What to Expect Working at VA
If you accept a job offer with the VA, you will receive many benefits. These include:
- Paid vacation days
- Sick leave
- Retirement plan
- Tuition assistance
What Some Employees Dislike about Working at VA
Some employees report that they are treated poorly because they are employed by the federal government. Others say they feel like second class citizens due to being required to wear uniforms.
VA Company Profile
The United States Department of Veterans Affairs (VA) is a Cabinet-level executive branch department of the federal government in responsibility of delivering life-long healthcare services to qualifying military veterans at 170 VA hospital facilities and outpatient clinics around the country.
Disability compensation, vocational rehabilitation, school help, house loans, and life insurance are examples of non-healthcare benefits. In this guide we will explain everything about the VA (U.S. Department of Veterans Affairs) hiring process including its job application, interview and employment.
While the federal government has offered benefits to veterans since the American Revolutionary War, a veteran-specific federal agency, the Veterans Administration, was not founded until 1930.

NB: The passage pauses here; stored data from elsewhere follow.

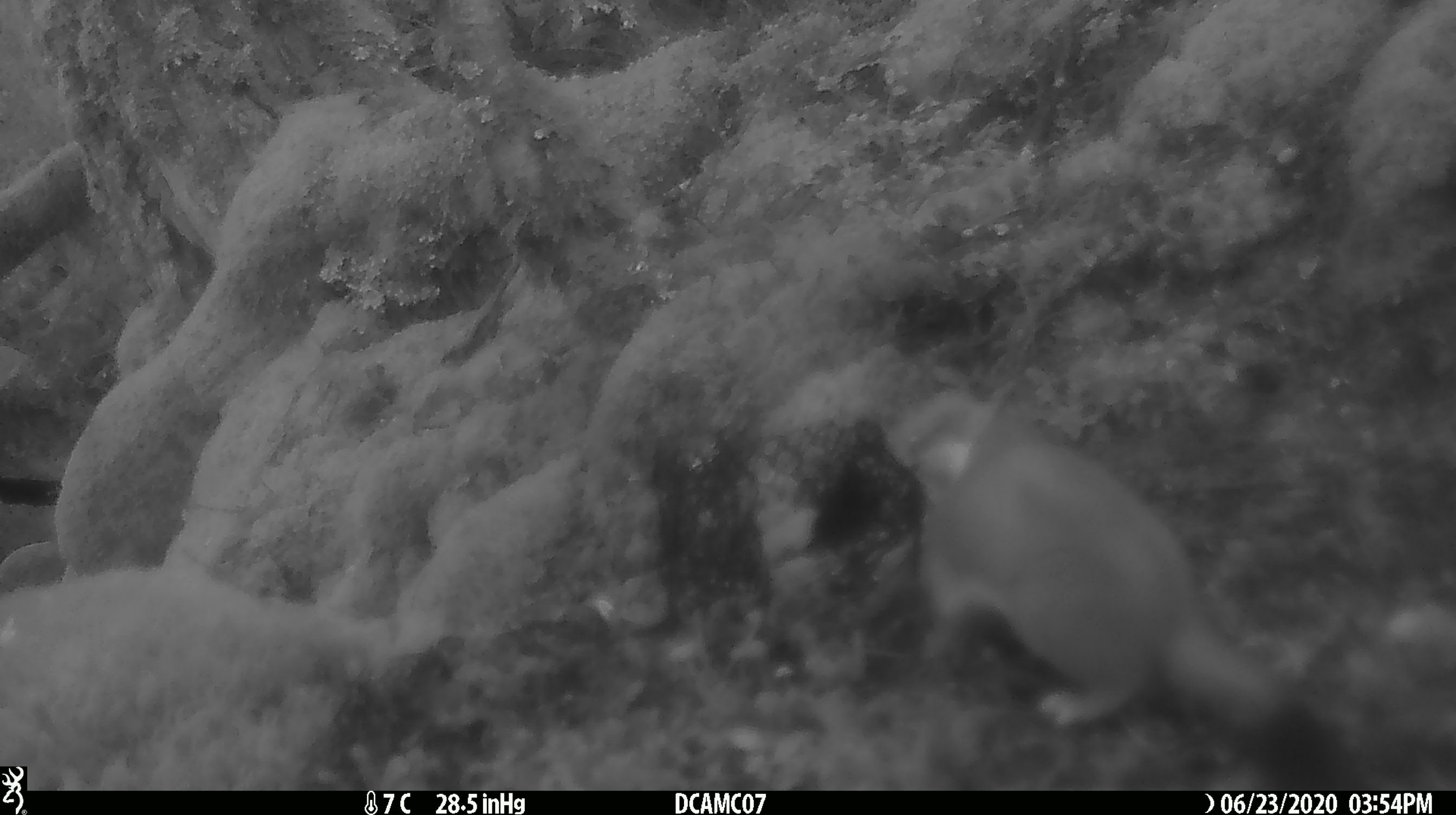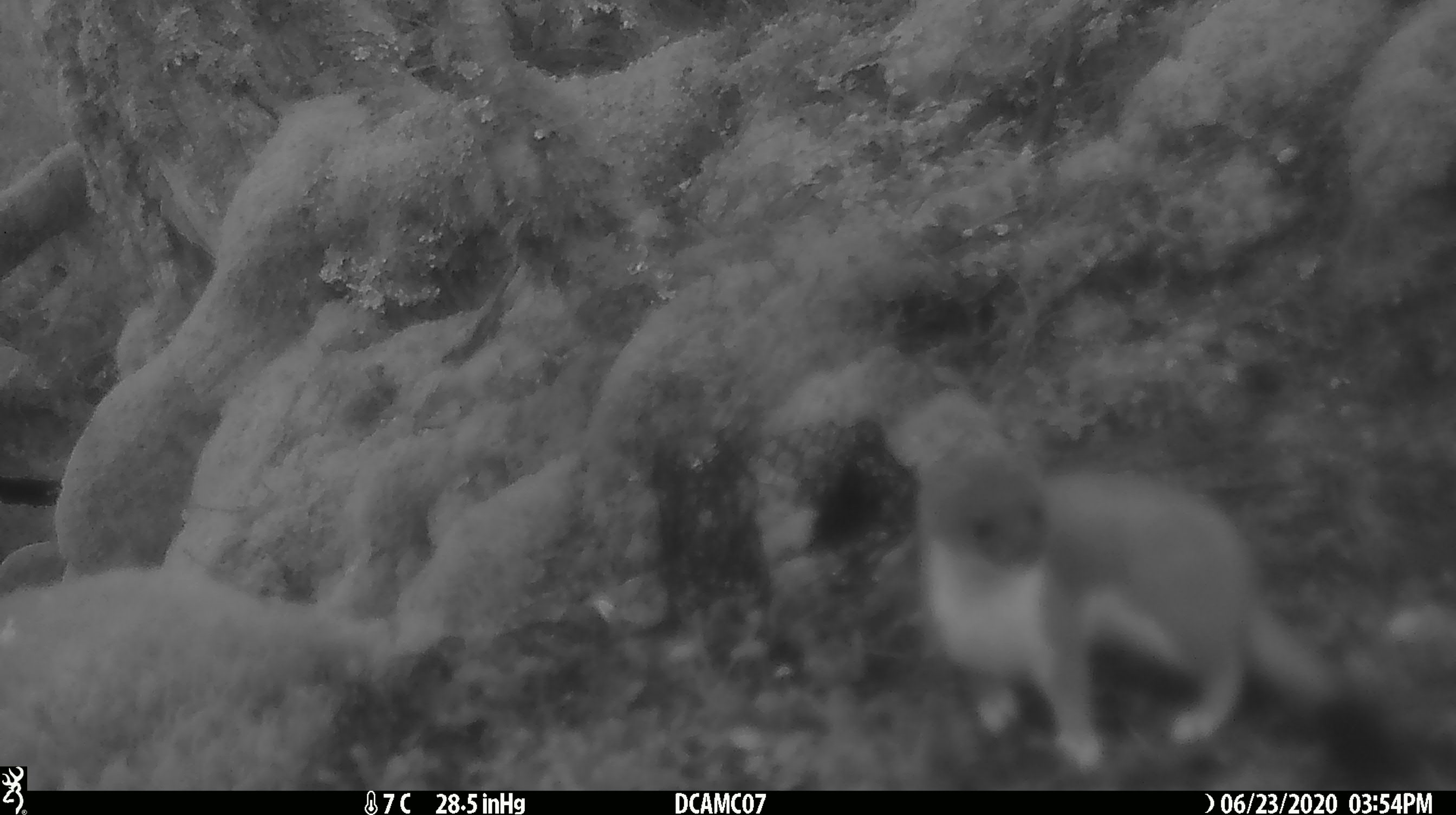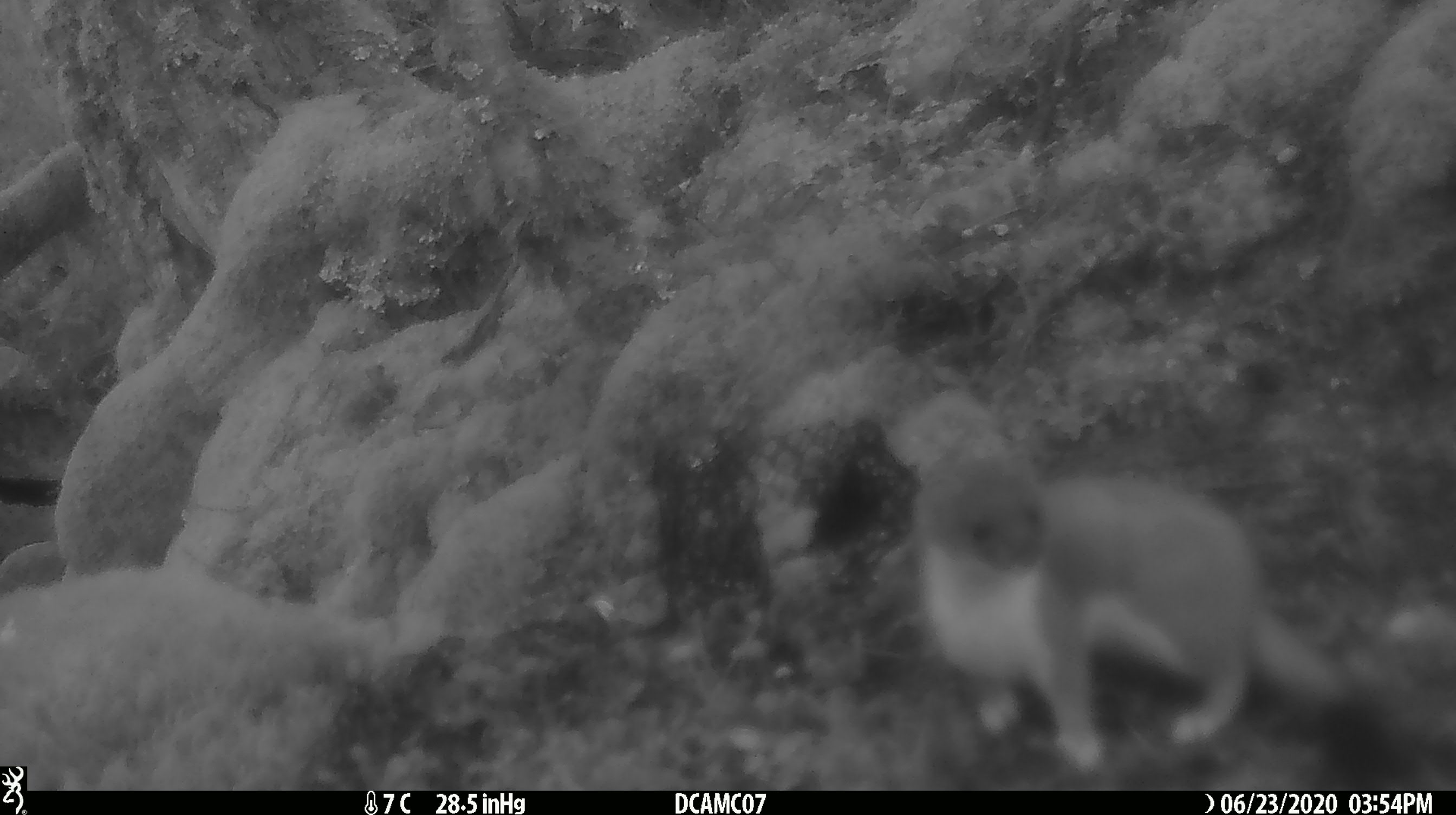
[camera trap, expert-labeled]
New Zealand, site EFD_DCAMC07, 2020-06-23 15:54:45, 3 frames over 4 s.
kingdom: Animalia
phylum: Chordata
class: Mammalia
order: Carnivora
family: Mustelidae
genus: Mustela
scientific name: Mustela erminea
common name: stoat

Its mandate was expanded in 1982 to include a fourth goal to offer treatment to non-veterans and civilians in the event of a national emergency, such as the COVID-19 pandemic of 2020.
The Veterans Administration was renamed the Department of Veterans Affairs in 1989. The department is managed by the Secretary of Veterans Affairs, who is selected by the President as a cabinet member.
The VA employs 412,892 individuals at hundreds of Veterans Affairs medical centers, clinics, benefits offices, and cemeteries as at June 2020.
The department’s net program expenses in Fiscal Year 2016 were $273 billion, which included the VBA Actuarial Cost of $106.5 billion for compensation benefits.
The long-term “actuarial accrued obligation” (total expected future payments for veterans and their family members) for compensation benefits is $2.491 trillion; $59.6 billion for education benefits; and $4.6 billion for burial expenses.
This guide has provided all you need to know about the hiring process at the U.S. Department of Veteran Affairs (VA), to help you to effectively prepare for accessing a job with the agency and getting it.